• _Excerpted passage_:
----

Nelson has similarly noticed that Facebook-based foraging groups used to organize meetups and share information tend to be largely white—despite the interest and historic traditions among all walks of life. Long before the advent of social media, for example, New York City’s Chinese American community began to collect mulberries and ginkgo nuts, while their Mexican neighbors sought out epazote.
Nelson sees a disconnect between people who have always foraged and the whiter newcomers taking to the internet. “Since a lot of voices in this space are people of color and of varying ages and backgrounds, hopefully more folks will start coming into those groups who aren’t white,” she says.
And when it comes to professional foraging tours and classes within urban parks, it’s no coincidence that they’re commonly led by older white male docents, says Julian Agyeman, a professor of urban and environmental policy and planning at Tufts University, because the idea of “expertise” is largely associated with whiteness. “Often, these experts are local amateur botanists, whereas the practice is pretty much widespread,” Agyeman says. “I see the foragers as being one thing and the forage tourists led by the expert white docent as a different thing.... I want us to realize that we all have expertise within us.”
Some city officials seem to have taken a recent interest in foraging (hence park-sponsored tours popping up in cities), but at the same time, maintain their reservations against the practice, says Marla Emery, a research geographer at the US Forest Service who has studied urban foraging. Emery also noted that the parks departments dictating these rules usually lack both racial and economic diversity, a reflection of country-wide disparities: The National Park Service workforce is more than 80 percent white.

----

• _Given records_:
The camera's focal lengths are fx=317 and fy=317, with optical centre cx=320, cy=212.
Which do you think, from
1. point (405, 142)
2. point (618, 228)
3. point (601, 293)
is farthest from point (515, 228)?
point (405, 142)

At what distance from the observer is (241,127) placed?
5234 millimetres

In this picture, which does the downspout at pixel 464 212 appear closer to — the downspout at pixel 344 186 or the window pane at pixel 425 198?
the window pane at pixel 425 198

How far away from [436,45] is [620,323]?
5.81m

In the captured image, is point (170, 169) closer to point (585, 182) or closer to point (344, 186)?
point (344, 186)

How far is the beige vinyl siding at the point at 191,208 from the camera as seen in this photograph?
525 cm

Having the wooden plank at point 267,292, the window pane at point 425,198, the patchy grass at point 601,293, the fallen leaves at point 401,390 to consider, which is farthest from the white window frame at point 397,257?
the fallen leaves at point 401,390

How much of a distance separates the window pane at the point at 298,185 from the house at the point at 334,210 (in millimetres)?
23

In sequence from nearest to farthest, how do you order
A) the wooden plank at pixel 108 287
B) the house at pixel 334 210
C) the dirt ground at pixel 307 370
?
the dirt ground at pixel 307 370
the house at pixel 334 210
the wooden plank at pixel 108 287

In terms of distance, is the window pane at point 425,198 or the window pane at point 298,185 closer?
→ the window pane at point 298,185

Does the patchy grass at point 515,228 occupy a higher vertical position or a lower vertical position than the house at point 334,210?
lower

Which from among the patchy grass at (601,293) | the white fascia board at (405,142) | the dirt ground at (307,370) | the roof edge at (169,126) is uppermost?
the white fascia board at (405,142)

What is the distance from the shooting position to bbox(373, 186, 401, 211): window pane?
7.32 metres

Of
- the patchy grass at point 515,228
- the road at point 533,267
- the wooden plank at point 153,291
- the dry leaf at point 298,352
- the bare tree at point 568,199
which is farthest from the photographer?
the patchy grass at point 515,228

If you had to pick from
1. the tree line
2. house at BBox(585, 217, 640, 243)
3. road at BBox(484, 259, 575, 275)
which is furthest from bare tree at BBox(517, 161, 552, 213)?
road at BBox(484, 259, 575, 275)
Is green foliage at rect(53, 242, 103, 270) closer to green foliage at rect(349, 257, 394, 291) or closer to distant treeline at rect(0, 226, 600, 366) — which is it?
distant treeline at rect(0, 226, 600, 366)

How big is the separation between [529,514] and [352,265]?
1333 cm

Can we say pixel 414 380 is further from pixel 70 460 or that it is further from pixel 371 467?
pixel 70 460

----

• _Work task_:
Reproduce word for word everything in the passage on urban foraging from "Some city officials" down to "80 percent white.".

• _Exercise answer_:
Some city officials seem to have taken a recent interest in foraging (hence park-sponsored tours popping up in cities), but at the same time, maintain their reservations against the practice, says Marla Emery, a research geographer at the US Forest Service who has studied urban foraging. Emery also noted that the parks departments dictating these rules usually lack both racial and economic diversity, a reflection of country-wide disparities: The National Park Service workforce is more than 80 percent white.